Structures of compounds 42–46b that inhibit new targets in antifungal metabolism.

Other methods

While the search for novel antifungals is an ongoing process, an alternative to finding small molecules for the treatment of crops to prevent blight outbreaks is to grow the plants in the presence of another organism, which will result in commensalism. A recent study has examined the use of Chromobacterium sp. C61, a chitinase-excreting bacteria under different field conditions to prevent the blight of peppers caused by Phytophthora.¹⁹³ This species of bacteria produces a chitinase, which prevents the growth of several types of phytopathogens. Further investigation of the bacteria showed that the production and excretion of the chitinase was dependent on the amount of bacteria present, i.e., a quorum sensing response.

There has also been extensive studies on soil Actinobacteria, which showed that several Streptomyces spp. are able to control the populations of phytopathogens and other toxin-producing fungi that are detrimental to both plants and humans.¹⁹⁴ Admittedly, the idea of adding bacteria to food crops is not the most appealing thought; this investigation does however provide evidence for the need for new methods to treat fungal outbreaks.
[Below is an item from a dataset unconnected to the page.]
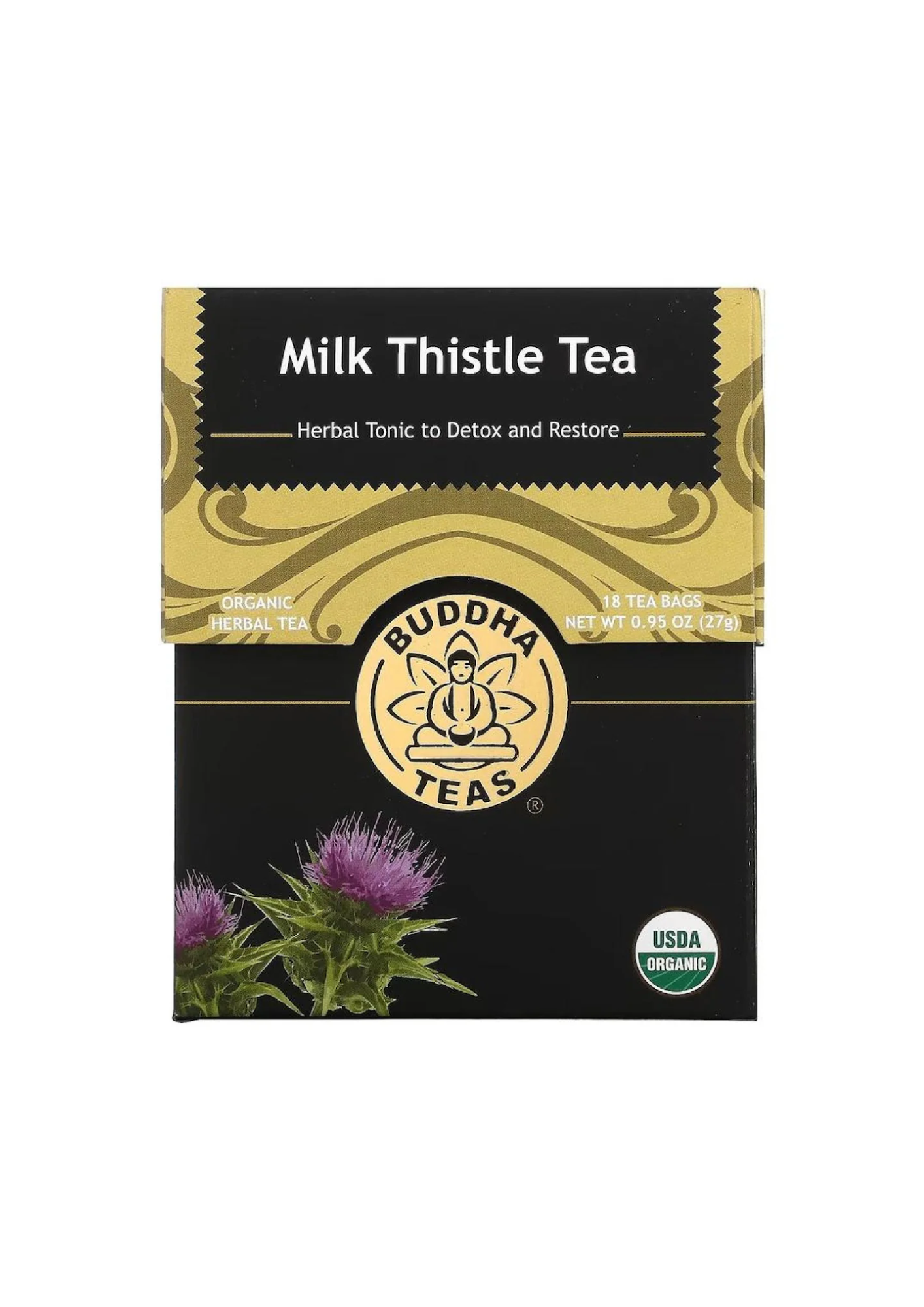 BUDDHA TEA Milk Thistle T/Bags x18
Perspective and conclusions

Based on the information we have presented here, there is one concerning aspect of note, the same class of compounds being used on multiple links of the food web (azoles or other DMIs) is distressing and a possible avenue for fungi to become resistant to many antimycotics. The search for novel antifungals has bridged many scientific disciplines from organic synthesis to systems biology and many novel antifungal candidates have been discovered, along with new formulations and combinations of known antimycotics. While development of new compounds to fill the antifungal pipeline is trickling, it is greatly encouraging to see that that researchers are seeking out antifungal compounds from hiding places throughout the world. The field of antifungal discovery is experiencing a renaissance. It is therefore a great era for young and experienced scientists alike to carve their niche in this field of research.